Schuldgefühle
Ungleicherweise haben wir gelernt und akzeptiert (auch wenn wir es manchmal beklagen), dass schöne Momente, Freude, Lachen und Wohlsein, also positive Gefühle, nicht festgehalten werden können.
Ganz anders ist es oftmals mit den negativ bewerteten Stimmungen und Gefühlen.
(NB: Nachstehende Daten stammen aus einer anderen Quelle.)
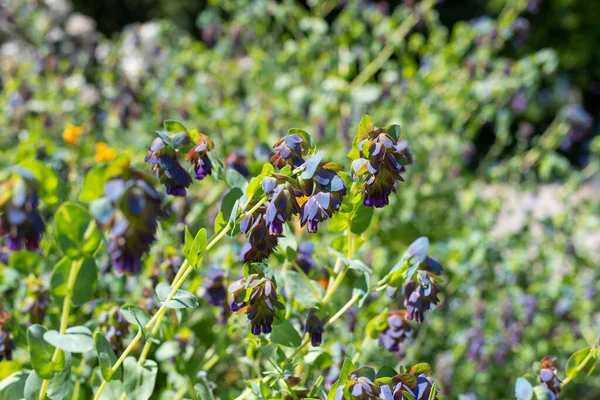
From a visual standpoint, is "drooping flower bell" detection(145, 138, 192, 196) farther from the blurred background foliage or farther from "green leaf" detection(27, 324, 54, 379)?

Ärger läßt uns tagelang nicht los, in Traurigkeit und Trauer können wir regelrecht versinken und besonders Schuldgefühle tragen wir u.U. ein ganzes langes Menschenleben mit uns.
Gefühle entstehen gekoppelt an unsere Bewertungen, die wir entweder gelernt/ übernommen haben oder uns selbst angeeignet. Auch wenn wir geneigt sind, es zu vergessen, wissen wir doch, dass die gleiche Situation von verschiedenen Menschen unterschiedlich bewertet und damit auch unterschiedlich erlebt wird.
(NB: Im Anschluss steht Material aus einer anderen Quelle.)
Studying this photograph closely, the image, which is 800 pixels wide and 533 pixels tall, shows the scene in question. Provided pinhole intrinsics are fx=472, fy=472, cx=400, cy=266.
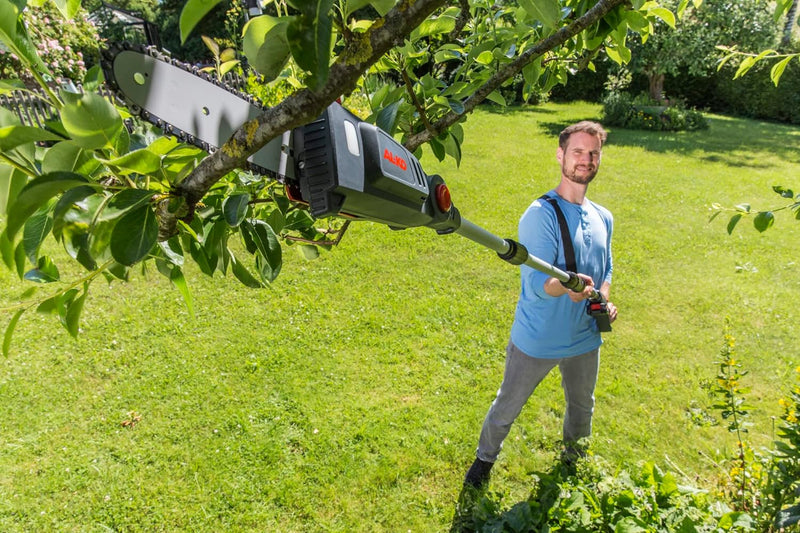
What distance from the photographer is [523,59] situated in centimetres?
118

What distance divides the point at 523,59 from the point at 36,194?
1.07 m

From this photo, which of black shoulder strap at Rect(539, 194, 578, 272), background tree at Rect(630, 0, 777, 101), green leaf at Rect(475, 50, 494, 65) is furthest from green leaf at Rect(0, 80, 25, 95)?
background tree at Rect(630, 0, 777, 101)

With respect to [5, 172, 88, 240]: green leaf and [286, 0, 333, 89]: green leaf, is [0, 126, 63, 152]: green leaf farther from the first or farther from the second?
[286, 0, 333, 89]: green leaf

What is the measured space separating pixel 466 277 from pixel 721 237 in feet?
13.3

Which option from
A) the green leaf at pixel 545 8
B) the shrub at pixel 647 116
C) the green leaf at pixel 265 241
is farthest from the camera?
the shrub at pixel 647 116

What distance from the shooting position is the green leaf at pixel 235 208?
0.73m

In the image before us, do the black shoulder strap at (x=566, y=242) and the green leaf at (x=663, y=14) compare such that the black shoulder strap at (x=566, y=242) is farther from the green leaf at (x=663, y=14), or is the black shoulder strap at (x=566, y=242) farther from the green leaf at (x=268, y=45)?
the green leaf at (x=268, y=45)

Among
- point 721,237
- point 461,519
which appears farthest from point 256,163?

Schuld als soziales Gefühl
Schuld ist zunächst einmal ein soziales Gefühl und als Hemmschwelle gedacht, die uns hindern soll anderen zu schaden.
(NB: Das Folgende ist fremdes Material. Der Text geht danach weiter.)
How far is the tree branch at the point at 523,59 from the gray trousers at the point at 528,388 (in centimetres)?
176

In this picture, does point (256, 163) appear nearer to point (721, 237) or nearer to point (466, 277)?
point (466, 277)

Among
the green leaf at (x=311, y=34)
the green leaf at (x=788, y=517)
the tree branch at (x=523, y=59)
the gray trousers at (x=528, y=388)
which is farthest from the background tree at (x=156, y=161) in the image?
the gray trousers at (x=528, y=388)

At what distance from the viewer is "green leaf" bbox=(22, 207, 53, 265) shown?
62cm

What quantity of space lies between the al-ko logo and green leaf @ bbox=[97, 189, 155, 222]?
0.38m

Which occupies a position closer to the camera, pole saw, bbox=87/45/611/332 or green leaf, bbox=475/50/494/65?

Oft wurde Schuld als Lenkungsinstrument in der Erziehung (oder religiösen Gemeinschaften) eingesetzt und unser Gewissen wurde uns antrainiert. Ein Mensch (oder ein Kind!) wird für den emotionalen Zustand eines anderen verantwortlich gemacht. Dabei ereignet sich ein subtiler Rollentausch. Es wird Verantwortung durch Schuldzuweisung auf zumeist schwächere Schultern übertragen. Empathische Menschen sind durch ihre ausgeprägte Fähigkeit, sich in andere hineinzufühlen, besonders anfällig.
Menschen mit übertriebenen Schuldgefühlen sind zumeist ängstlich, fürchten sich, wo nichts zu fürchten ist, neigen zu Übertreibungen und klagen sich ständig selbst an. Der Anspruch, den sie an sich selbst legen, kann nicht erfüllt werden.
Versagensangst
Durch alle möglichen alltäglichen Begebenheiten kann Versagensangst, ein Schuldgefühl, nicht gut genug zu sein, und daraus resultierende Scham getriggert werden. Der Vergleich mit anderen plus die gelernten inneren Stimmen erzeugen den altbekannten destruktiven Lärm im Kopf und produzieren noch mehr Gefühle von Unvermögen und Defizit.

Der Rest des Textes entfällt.